:: Page text ::

Quick Question. Eval in JavaScript is unsafe is it not? I have a JSON object as a string and I need to turn it into an actual object so I can obtain the data:
Well, safe or not, when you are using jQuery, you're better to use the $.getJSON() method, not $.ajax():
$.getJSON(url, function(data){
alert(data.exampleType);
});
eval()
is usually considered safe for JSON parsing when you are only communicating with your own server and especially when you use a good JSON library on server side that guarantees that generated JSON will not contain anything nasty.
Even Douglas Crockford, the author of JSON, said that you shouldn't use eval()
anywhere in your code, except for parsing JSON. See the corresponding section in his book JavaScript: The Good Parts
The alternative to evaluating the code is to parse it manually. It's not as hard as it sounds but it's quite a lot heavier at runtime. You can read about it here.
The important part to note is evaluating JSON is not inherently insecure. As long as you trust the source not to balls things up. That includes making sure that things passed into the JSON encoder are properly escaped (to stop people 2 steps up the stream executing code on your users' machines).

:::

- **Required tasks**:
**A.** Answer these from the discussion of eval and JSON in JavaScript:
(i) Which jQuery method is recommended instead of $.ajax()?
(ii) Which book by Douglas Crockford is cited?
(iii) What drawback does manual parsing have compared with evaluating the code?
**B.** Resume the discussion of eval and JSON parsing in JavaScript, starting after its final sentence.
The items after this point come from a different source.

:: Extracted information ::

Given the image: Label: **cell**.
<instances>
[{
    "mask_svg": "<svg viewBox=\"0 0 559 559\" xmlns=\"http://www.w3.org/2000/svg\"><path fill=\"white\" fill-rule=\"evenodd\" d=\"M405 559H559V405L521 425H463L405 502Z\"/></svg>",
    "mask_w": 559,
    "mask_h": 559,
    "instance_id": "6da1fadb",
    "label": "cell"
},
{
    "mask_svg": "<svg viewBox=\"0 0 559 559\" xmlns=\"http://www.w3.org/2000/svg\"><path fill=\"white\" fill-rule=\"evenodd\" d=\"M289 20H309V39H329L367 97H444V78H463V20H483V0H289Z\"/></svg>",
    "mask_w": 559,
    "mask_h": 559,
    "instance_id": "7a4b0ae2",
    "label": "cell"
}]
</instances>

:::

- **List of answers**:
**A.**
(i) The $.getJSON() method.
(ii) JavaScript: The Good Parts.
(iii) It is quite a lot heavier at runtime.

**B.**
Unsafe? That depends on if you can trust the data.
If you can trust that the string will be JSON (and won't include, for example, functions) then it is safe.
That said - if you are using jQuery, why are you doing this manually? Use the dataType option to specify that it is JSON and let the library take care of it for you.
Using JavaScript’s eval
is unsafe. Because JSON is just a subset of JavaScript but JavaScript’s eval
allows any valid JavaScript.
Use a real JSON parser like the JSON parser from json.org instead.
you can try it like this
var object = new Function("return " + jsonString)()
If you are using jQuery, as of version 1.4.1 you can use jQuery.parseJSON()
See this answer: Safe json parsing with jquery?